→ WORK TO COMPLETE
Skip any picture you find and retype all the remaining lines exactly.

[Dataset records]

--- Start ---

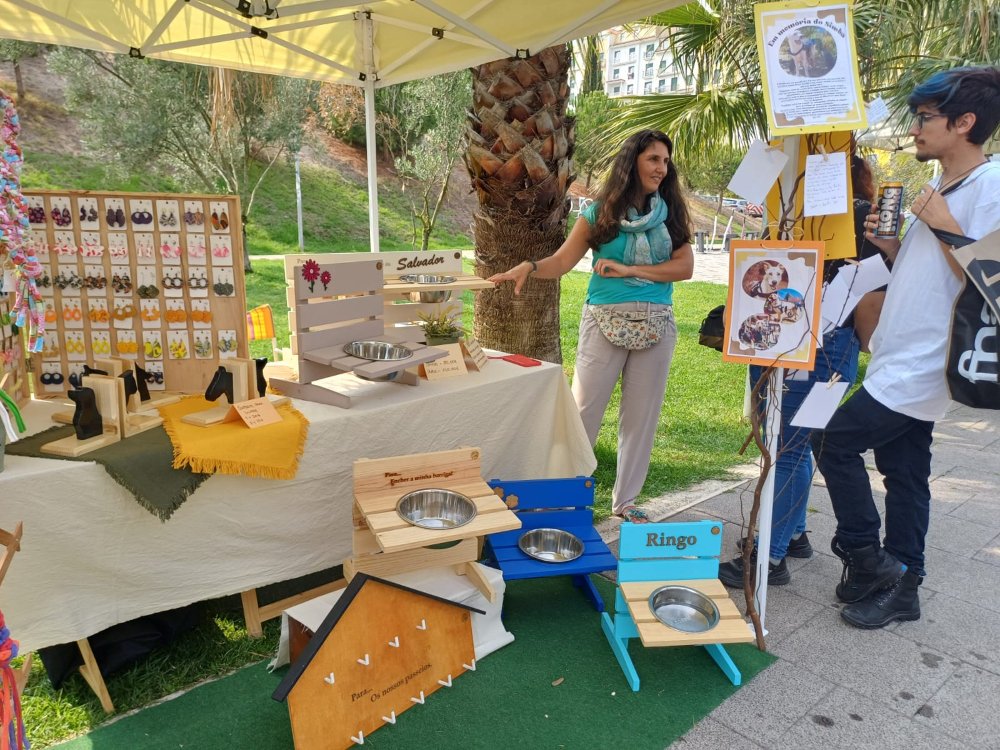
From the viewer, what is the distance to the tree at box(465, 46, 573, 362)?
3.74 meters

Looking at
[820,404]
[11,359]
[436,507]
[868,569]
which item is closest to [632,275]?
[820,404]

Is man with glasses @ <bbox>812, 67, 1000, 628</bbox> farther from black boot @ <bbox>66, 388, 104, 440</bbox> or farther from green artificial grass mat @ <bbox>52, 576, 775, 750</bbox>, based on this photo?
black boot @ <bbox>66, 388, 104, 440</bbox>

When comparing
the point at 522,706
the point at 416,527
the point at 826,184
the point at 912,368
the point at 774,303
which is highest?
the point at 826,184

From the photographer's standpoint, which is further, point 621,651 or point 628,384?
point 628,384

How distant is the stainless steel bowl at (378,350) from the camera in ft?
8.05

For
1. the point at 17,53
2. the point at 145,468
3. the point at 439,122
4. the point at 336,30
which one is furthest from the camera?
the point at 17,53

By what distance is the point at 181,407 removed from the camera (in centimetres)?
229

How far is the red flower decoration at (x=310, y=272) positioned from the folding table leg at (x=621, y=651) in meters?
1.61

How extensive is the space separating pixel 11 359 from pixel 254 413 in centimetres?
83

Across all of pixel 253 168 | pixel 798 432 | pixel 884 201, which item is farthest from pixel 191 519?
pixel 253 168

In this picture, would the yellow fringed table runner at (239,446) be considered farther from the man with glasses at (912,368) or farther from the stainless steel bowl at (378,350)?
the man with glasses at (912,368)

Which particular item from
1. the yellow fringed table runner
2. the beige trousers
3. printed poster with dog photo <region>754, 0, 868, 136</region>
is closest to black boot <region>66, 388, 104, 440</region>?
the yellow fringed table runner

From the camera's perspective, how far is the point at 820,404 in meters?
2.20

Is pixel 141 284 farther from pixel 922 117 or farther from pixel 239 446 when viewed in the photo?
pixel 922 117
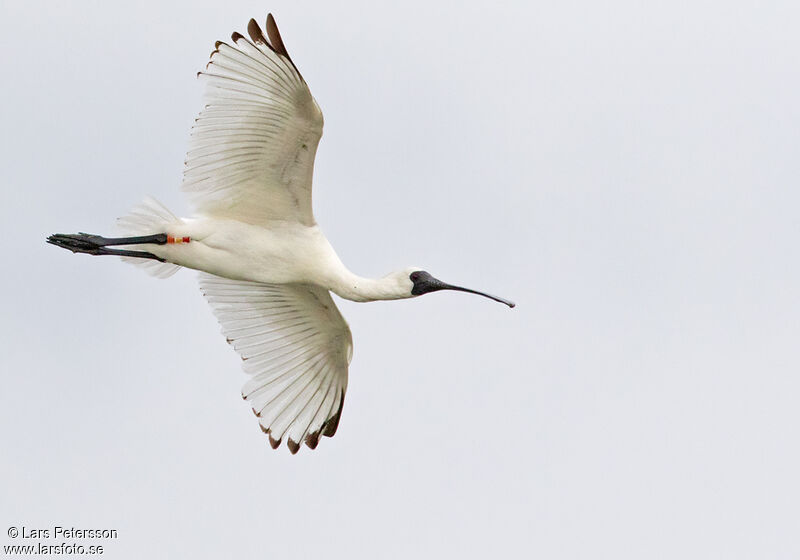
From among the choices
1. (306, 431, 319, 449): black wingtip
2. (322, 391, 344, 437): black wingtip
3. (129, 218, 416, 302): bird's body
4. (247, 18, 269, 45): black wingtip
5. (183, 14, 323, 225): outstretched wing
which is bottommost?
(306, 431, 319, 449): black wingtip

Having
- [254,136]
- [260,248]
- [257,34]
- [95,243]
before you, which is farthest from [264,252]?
[257,34]

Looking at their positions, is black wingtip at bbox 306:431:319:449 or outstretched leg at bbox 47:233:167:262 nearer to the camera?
outstretched leg at bbox 47:233:167:262

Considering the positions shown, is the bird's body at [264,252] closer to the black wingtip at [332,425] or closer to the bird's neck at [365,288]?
the bird's neck at [365,288]

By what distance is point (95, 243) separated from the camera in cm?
1836

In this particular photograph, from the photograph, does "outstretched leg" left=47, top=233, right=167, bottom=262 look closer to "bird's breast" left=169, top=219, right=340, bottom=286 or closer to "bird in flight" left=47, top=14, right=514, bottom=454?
"bird in flight" left=47, top=14, right=514, bottom=454

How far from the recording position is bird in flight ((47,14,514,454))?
1698 centimetres

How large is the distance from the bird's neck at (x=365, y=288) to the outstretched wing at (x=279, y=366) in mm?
1317

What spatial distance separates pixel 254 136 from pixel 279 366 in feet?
10.0

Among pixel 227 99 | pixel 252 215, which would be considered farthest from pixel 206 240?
pixel 227 99

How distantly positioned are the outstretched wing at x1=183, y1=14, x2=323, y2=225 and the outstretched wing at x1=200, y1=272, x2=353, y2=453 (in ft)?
4.95

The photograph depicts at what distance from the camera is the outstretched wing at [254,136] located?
1681 cm

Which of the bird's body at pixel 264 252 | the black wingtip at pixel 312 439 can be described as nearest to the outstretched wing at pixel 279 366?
the black wingtip at pixel 312 439

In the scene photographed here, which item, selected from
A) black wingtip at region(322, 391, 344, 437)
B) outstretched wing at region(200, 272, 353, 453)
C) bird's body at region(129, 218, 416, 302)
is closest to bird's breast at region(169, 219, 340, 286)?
bird's body at region(129, 218, 416, 302)

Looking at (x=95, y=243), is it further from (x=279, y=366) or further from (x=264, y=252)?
(x=279, y=366)
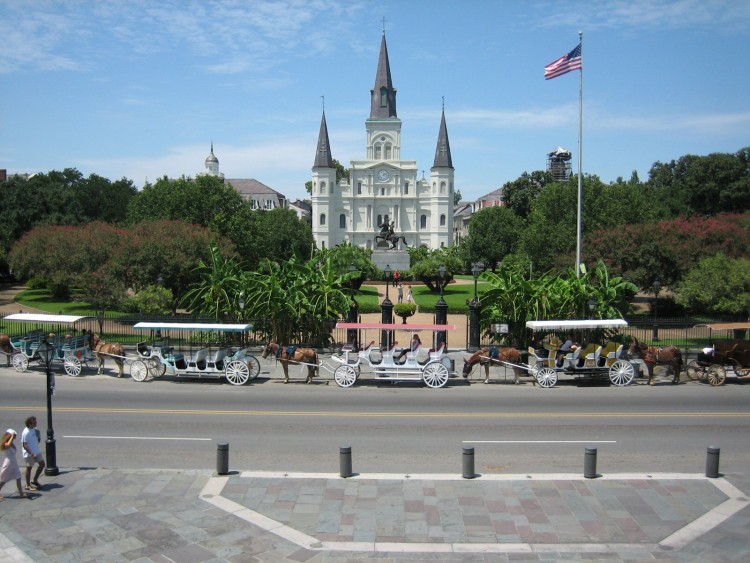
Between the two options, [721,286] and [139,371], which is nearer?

--- End ---

→ EXERCISE OUTPUT
From the viewer, what is the distance to the tree at box(465, 46, 573, 362)?
3.74 meters

Looking at
[820,404]
[11,359]
[436,507]
[868,569]
which item is closest to [632,275]?
[820,404]

Is man with glasses @ <bbox>812, 67, 1000, 628</bbox> farther from black boot @ <bbox>66, 388, 104, 440</bbox> or farther from green artificial grass mat @ <bbox>52, 576, 775, 750</bbox>, based on this photo?
black boot @ <bbox>66, 388, 104, 440</bbox>

When comparing
the point at 522,706
the point at 416,527
the point at 826,184
the point at 912,368
the point at 774,303
which is highest?
the point at 826,184

From the photographer's standpoint, which is further, point 621,651 or point 628,384?
point 628,384

How distant is the stainless steel bowl at (378,350) from the camera in ft?
8.05

For
1. the point at 17,53
2. the point at 145,468
3. the point at 439,122
4. the point at 336,30
which one is furthest from the camera?
the point at 17,53

By what distance is the point at 181,407 removed from the camera (in centimetres)?
229

How far is the red flower decoration at (x=310, y=272) positioned from the folding table leg at (x=621, y=651) in meters?
1.61

How extensive is the space separating pixel 11 359 from pixel 254 413 in centimetres?
83

Across all of pixel 253 168 | pixel 798 432 | pixel 884 201, which item is farthest from pixel 191 519?
pixel 253 168

In this picture, would the yellow fringed table runner at (239,446) be considered farther from the man with glasses at (912,368) or farther from the stainless steel bowl at (378,350)?
the man with glasses at (912,368)

Which particular item from
1. the yellow fringed table runner
2. the beige trousers
3. printed poster with dog photo <region>754, 0, 868, 136</region>
is closest to black boot <region>66, 388, 104, 440</region>?
the yellow fringed table runner

From the camera's perspective, how far is the point at 820,404 in meters?
2.20

Is pixel 141 284 farther from pixel 922 117 or farther from pixel 239 446 when viewed in the photo?
pixel 922 117
From among the choices
1. (306, 431, 319, 449): black wingtip
2. (322, 391, 344, 437): black wingtip
3. (129, 218, 416, 302): bird's body
4. (247, 18, 269, 45): black wingtip
5. (183, 14, 323, 225): outstretched wing
which is bottommost?
(306, 431, 319, 449): black wingtip

Having
- [254,136]
- [260,248]
- [257,34]
- [95,243]
before you, which is farthest from [264,252]?
[257,34]

Looking at their positions, is black wingtip at bbox 306:431:319:449 or outstretched leg at bbox 47:233:167:262 nearer to the camera?
outstretched leg at bbox 47:233:167:262

Considering the positions shown, is the bird's body at [264,252] closer to the black wingtip at [332,425] or closer to the bird's neck at [365,288]?
the bird's neck at [365,288]

By what distance is point (95, 243) separated from the camera in cm?
1836

In this particular photograph, from the photograph, does "outstretched leg" left=47, top=233, right=167, bottom=262 look closer to "bird's breast" left=169, top=219, right=340, bottom=286 or closer to "bird in flight" left=47, top=14, right=514, bottom=454?
"bird in flight" left=47, top=14, right=514, bottom=454

How far from the recording position is bird in flight ((47,14,514,454))?
1698 centimetres

How large is the distance from the bird's neck at (x=365, y=288) to the outstretched wing at (x=279, y=366) in mm?
1317

What spatial distance separates pixel 254 136 from pixel 279 366 in feet?
10.0

Among pixel 227 99 | pixel 252 215, which would be considered farthest from pixel 206 240?
pixel 227 99

How distantly positioned are the outstretched wing at x1=183, y1=14, x2=323, y2=225 and the outstretched wing at x1=200, y1=272, x2=353, y2=453 (in ft)?
4.95

The photograph depicts at what distance from the camera is the outstretched wing at [254,136] located?
1681 cm

Which of the bird's body at pixel 264 252 | the black wingtip at pixel 312 439 can be described as nearest to the outstretched wing at pixel 279 366?
the black wingtip at pixel 312 439

In the scene photographed here, which item, selected from
A) black wingtip at region(322, 391, 344, 437)
B) outstretched wing at region(200, 272, 353, 453)
C) bird's body at region(129, 218, 416, 302)
is closest to bird's breast at region(169, 219, 340, 286)?
bird's body at region(129, 218, 416, 302)

Looking at (x=95, y=243), is it further from (x=279, y=366) or further from (x=264, y=252)?
(x=279, y=366)
Between the two options, [721,286] and [139,371], which is nearer?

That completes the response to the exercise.